La principale implication de notre étude est que la levée de l’aveuglement devrait être systématiquement évaluée et rapportée dans les essais d’antidépresseurs. Cela permettrait de contrôler statistiquement les effets de la levée de l’insu et il serait également possible de mener une étude de confirmation comme détaillé ci-dessus. Si notre hypothèse se confirme, cela impliquerait que les placebos inertes constituent un mauvais contrôle et que l’utilisation de placebos actifs devrait être reconsidérée. Une autre implication serait que les classements d’efficacité basés sur l’AMN doivent être interprétés avec prudence.

Limitations

Une limitation de la présente analyse est qu’elle n’était pas basée sur un protocole écrit, mais a simplement suivi les conclusions de Naudet et ses collègues.

Une autre limitation inhérente au présent ensemble de données est que les placebos ne peuvent être interprétés que sur la base de leurs comparaisons avec les antidépresseurs correspondants auxquels ils sont liés dans le réseau. Ici, nous nous sommes concentrés sur les placebos à simple comparaison, car les placebos à double comparaison sont difficiles à interpréter et ne sont donc présentés que dans le supplément. Il faut donc garder à l’esprit que 24% des essais incluant également des doubles-comparaisons n’ont pas été inclus dans la présente interprétation.

Une autre limitation concerne les preuves résumées dans ce NMA spécial placebo, dans la mesure où toutes les comparaisons entre placebos reposent uniquement sur des preuves indirectes, et non sur un mélange de comparaisons directes et indirectes comme pour la plupart des antidépresseurs ; bien que, dans les comparaisons de traitements mixtes, une partie principale des preuves est également souvent basée sur des preuves indirectes. L’hypothèse de cohérence, qui suppose que les effets entre les comparaisons directes et indirectes sont les mêmes, ne peut donc pas être vérifiée. Bien qu’il soit impossible, dans ce contexte de placebo, de vérifier cette hypothèse, on ne peut pas être sûr de la validité des comparaisons en considérant que les comparaisons indirectes peuvent ne pas être robustes et sujettes à la vibration des effets .

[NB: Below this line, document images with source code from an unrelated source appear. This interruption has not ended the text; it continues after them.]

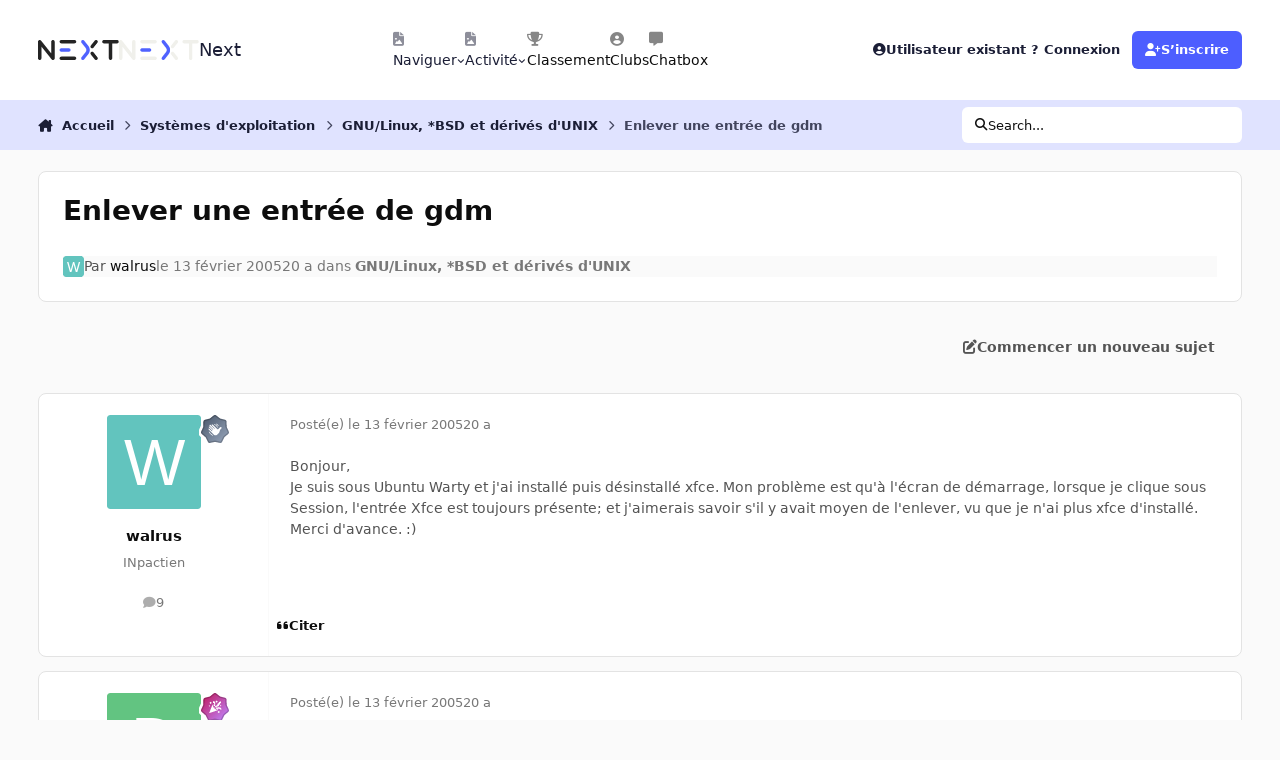

--- FILE ---
content_type: text/css
request_url: https://forum.nextinpact.com/uploads/css_built_11/bimchatbox_front_chatbox.css?v=3df3586c211765900037
body_size: 1157
content:
 #chatboxWrap{height:300px;overflow-y:scroll;overflow-x:hidden;resize:vertical;}.chatboxFree #chatcontent{width:100%;position:relative;}#cbInput_container{position:relative;padding:0;margin:0;}.cbItems{position:absolute;float:right;top:5px;}html[dir="ltr"] .cbItems{right:10px;}html[dir="rtl"] .cbItems{left:10px;}.cbItems img{margin-right:5px;}.chatboxLink{white-space:pre-wrap;word-break:break-all;word-wrap:break-word;}.cbDisconnect{width:100%;height:100%;position:absolute;top:0;left:0;z-index:1000;background:#fff;opacity:0.8;}.cbDisconnectMSG{text-align:center;}.chatInput{width:100% !important;max-width:100% !important;margin-top:2px;height:40px;padding:15px;border:none !important;}.bimcb_chatArea .i-color_negative{margin-top:5px;}#cbInput_container input:focus{border:none !important;outline:0 !important;}.bimcb_editform{width:100% !important;max-width:100% !important;}.cbEmoList{float:left;width:55px;height:55px;text-align:center;}.cbEmoList img{cursor:hand;}.ipsWidget.ipsWidget_horizontal[data-blockid^="app_bimchatbox"]{padding:0 !important;}.ipsWidget.ipsWidget_horizontal[data-blockid^="app_bimchatbox"] .ipsButton{min-width:43px;}#loadMore{bottom:0;}.cbThumb_image{max-width:200px;max-height:120px;}.ipsThumb_bg.cbThumb_image{width:200px;height:120px;}.cbImg{max-width:200px;max-height:200px;}.cbVideo{position:relative;width:200px;}.cbVideo img{width:100%;}.cbVideo a{position:absolute;display:block;top:50%;left:50%;font-size:55px;transform:translate(-50%,-50%);opacity:1;cursor:pointer;color:#fff;}#cbCopyright{font-size:10px !important;}.cbVideo a:before{content:"\f01d";font-family:FontAwesome;font-style:normal;font-weight:normal;text-decoration:inherit;}.cbVideo a:hover{opacity:1;color:#aafcff;}.cbVideoWrapper{position:relative;padding-bottom:56.25%;padding-top:25px;height:0;}.cbVideoWrapper iframe{position:absolute;top:0;left:0;width:100%;height:100%;}.cbVideoPopupOpen{margin:10px 0 0 0;cursor:pointer;font-style:normal;font-weight:normal;text-decoration:inherit;}.chatboxEmoji{font-size:20px;max-height:27px;max-width:27px;}.chat_row .i-float_end a i{font-size:15px;margin-left:5px;}[for="elInput_chatbox_conf_blocklist"]{display:block !important;}.chatboxFree h2.ipsBox__header{}.chatboxFree .ipsBox__header-buttons{margin-inline-start:auto;}.chatboxFree .ipsBox__header-buttons .ipsButton--tiny{--i-button--pa-bl:.8em;--i-button--pa-in:1em;--i-button--fo-si:.7em;}.chatboxFree #chat_button{height:30px;}.chatboxFree .cbItems a img{width:30px;height:30px;}.chatboxFree .mentionMe{background:var(--i-background_positive-soft);}.chatboxFree .chat_row{padding:10px 15px 10px 15px}.chatboxFree .chat_row .ipsUserPhoto{top:5px;}[data-controller='bim.chatboxfree.emoji'].emojiPanel .ipsTabs__tab{font-size:16px;}[data-controller='bim.chatboxfree.emoji'].emojiPanel .emojiPreview{font-size:25px;}[data-controller='bim.chatboxfree.emoji'].emojiPanel .ipsTabs__panel [data-role='icons']{height:300px;overflow-y:auto;}.chatboxFree .cbItems .ipsButton:not(button){width:30px;height:30px;padding:0 !important;border-radius:15px;min-width:0;font-size:10px;}.chatboxFree .cbItems a{margin-left:5px;}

Une limitation méthodologique est le problème de la multiplicité dans le présent NMA. Les modèles standard de NMA ne tiennent généralement pas compte des comparaisons multiples dans l’estimation des effets relatifs des traitements, ce qui pourrait conduire à des déclarations exagérées et trop confiantes concernant les effets relatifs des traitements. La présente analyse a donc appliqué l’approximation bayésienne pour réduire ce problème décrit par Efthimiou et White, où les effets de traitement sont modélisés échangeables, et donc les estimations sont rétrécies loin des grandes valeurs.

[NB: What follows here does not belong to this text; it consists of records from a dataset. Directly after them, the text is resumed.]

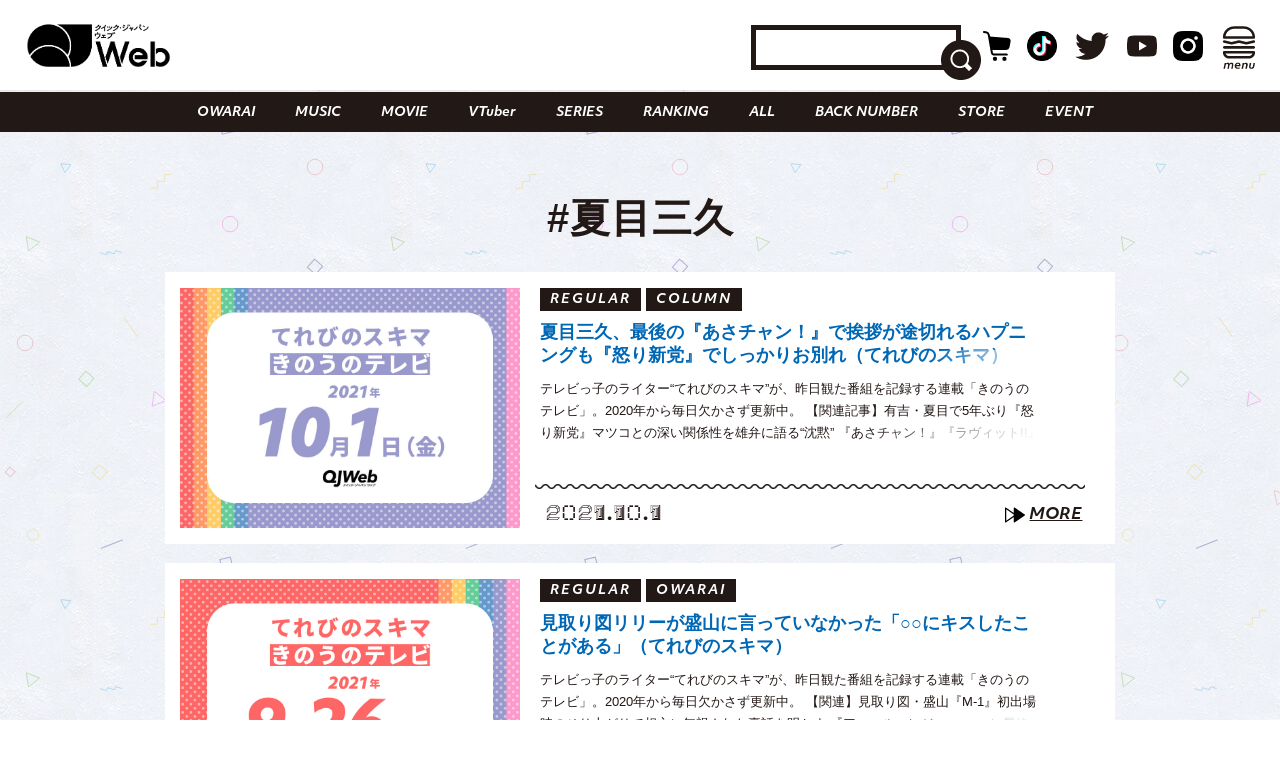

--- FILE ---
content_type: text/html; charset=utf-8
request_url: https://www.google.com/recaptcha/api2/aframe
body_size: 268
content:
<!DOCTYPE HTML><html><head><meta http-equiv="content-type" content="text/html; charset=UTF-8"></head><body><script nonce="KOSgSBZ8W2naBY4N_VFCRg">/** Anti-fraud and anti-abuse applications only. See google.com/recaptcha */ try{var clients={'sodar':'https://pagead2.googlesyndication.com/pagead/sodar?'};window.addEventListener("message",function(a){try{if(a.source===window.parent){var b=JSON.parse(a.data);var c=clients[b['id']];if(c){var d=document.createElement('img');d.src=c+b['params']+'&rc='+(localStorage.getItem("rc::a")?sessionStorage.getItem("rc::b"):"");window.document.body.appendChild(d);sessionStorage.setItem("rc::e",parseInt(sessionStorage.getItem("rc::e")||0)+1);localStorage.setItem("rc::h",'1768828465123');}}}catch(b){}});window.parent.postMessage("_grecaptcha_ready", "*");}catch(b){}</script></body></html>

--- FILE ---
content_type: text/javascript; charset=UTF-8
request_url: https://yads.yjtag.yahoo.co.jp/tag?s=70861_895685&fr_id=yads_6209427-0&p_elem=yads70861_895685&u=https%3A%2F%2Fqjweb.jp%2Ftag%2F%25E5%25A4%258F%25E7%259B%25AE%25E4%25B8%2589%25E4%25B9%2585%2F&pv_ts=1768828462674&cu=https%3A%2F%2Fqjweb.jp%2Ftag%2F%25E5%25A4%258F%25E7%259B%25AE%25E4%25B8%2589%25E4%25B9%2585%2F&suid=3a9da0fa-fbd4-410a-ab7f-18d89b41d17a
body_size: 696
content:
yadsDispatchDeliverProduct({"dsCode":"70861_895685","patternCode":"70861_895685-934077","outputType":"js_frame","targetID":"yads70861_895685","requestID":"e7b81f26e7ce6dfbeeea474940c37141","products":[{"adprodsetCode":"70861_895685-934077-975980","adprodType":3,"adTag":"<script onerror='YJ_YADS.passback()' src='https://yads.yjtag.yahoo.co.jp/yda?adprodset=70861_895685-934077-975980&cb=1768828465795&cu=https%3A%2F%2Fqjweb.jp%2Ftag%2F%25E5%25A4%258F%25E7%259B%25AE%25E4%25B8%2589%25E4%25B9%2585%2F&p_elem=yads70861_895685&pv_id=e7b81f26e7ce6dfbeeea474940c37141&suid=3a9da0fa-fbd4-410a-ab7f-18d89b41d17a&u=https%3A%2F%2Fqjweb.jp%2Ftag%2F%25E5%25A4%258F%25E7%259B%25AE%25E4%25B8%2589%25E4%25B9%2585%2F' type='text/javascript'></script>","width":"300","height":"250","iframeFlag":1}],"measurable":1,"frameTag":"<div style=\"text-align:center;\"><iframe src=\"https://s.yimg.jp/images/listing/tool/yads/yads-iframe.html?s=70861_895685&fr_id=yads_6209427-0&p_elem=yads70861_895685&u=https%3A%2F%2Fqjweb.jp%2Ftag%2F%25E5%25A4%258F%25E7%259B%25AE%25E4%25B8%2589%25E4%25B9%2585%2F&pv_ts=1768828462674&cu=https%3A%2F%2Fqjweb.jp%2Ftag%2F%25E5%25A4%258F%25E7%259B%25AE%25E4%25B8%2589%25E4%25B9%2585%2F&suid=3a9da0fa-fbd4-410a-ab7f-18d89b41d17a\" style=\"border:none;clear:both;display:block;margin:auto;overflow:hidden\" allowtransparency=\"true\" data-resize-frame=\"true\" frameborder=\"0\" height=\"250\" id=\"yads_6209427-0\" name=\"yads_6209427-0\" scrolling=\"no\" title=\"Ad Content\" width=\"300\" allow=\"fullscreen; attribution-reporting\" allowfullscreen loading=\"eager\" ></iframe></div>"});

Une limitation plus générale est que la dépendance à l’hypothèse de similarité qui suppose que tous les essais sont suffisamment similaires pour être regroupés ensemble. Cipriani et al. ont considéré que cette hypothèse était valide, mais certaines caractéristiques non mesurées auraient pu influencer nos résultats, telles que les différences entre les patients hospitalisés et les patients externes ou tout autre substitut de la gravité de la dépression à l’entrée dans l’étude.

La limitation plus générale est que la confiance en l’hypothèse de similarité qui suppose que tous les essais sont suffisamment similaires pour être regroupés.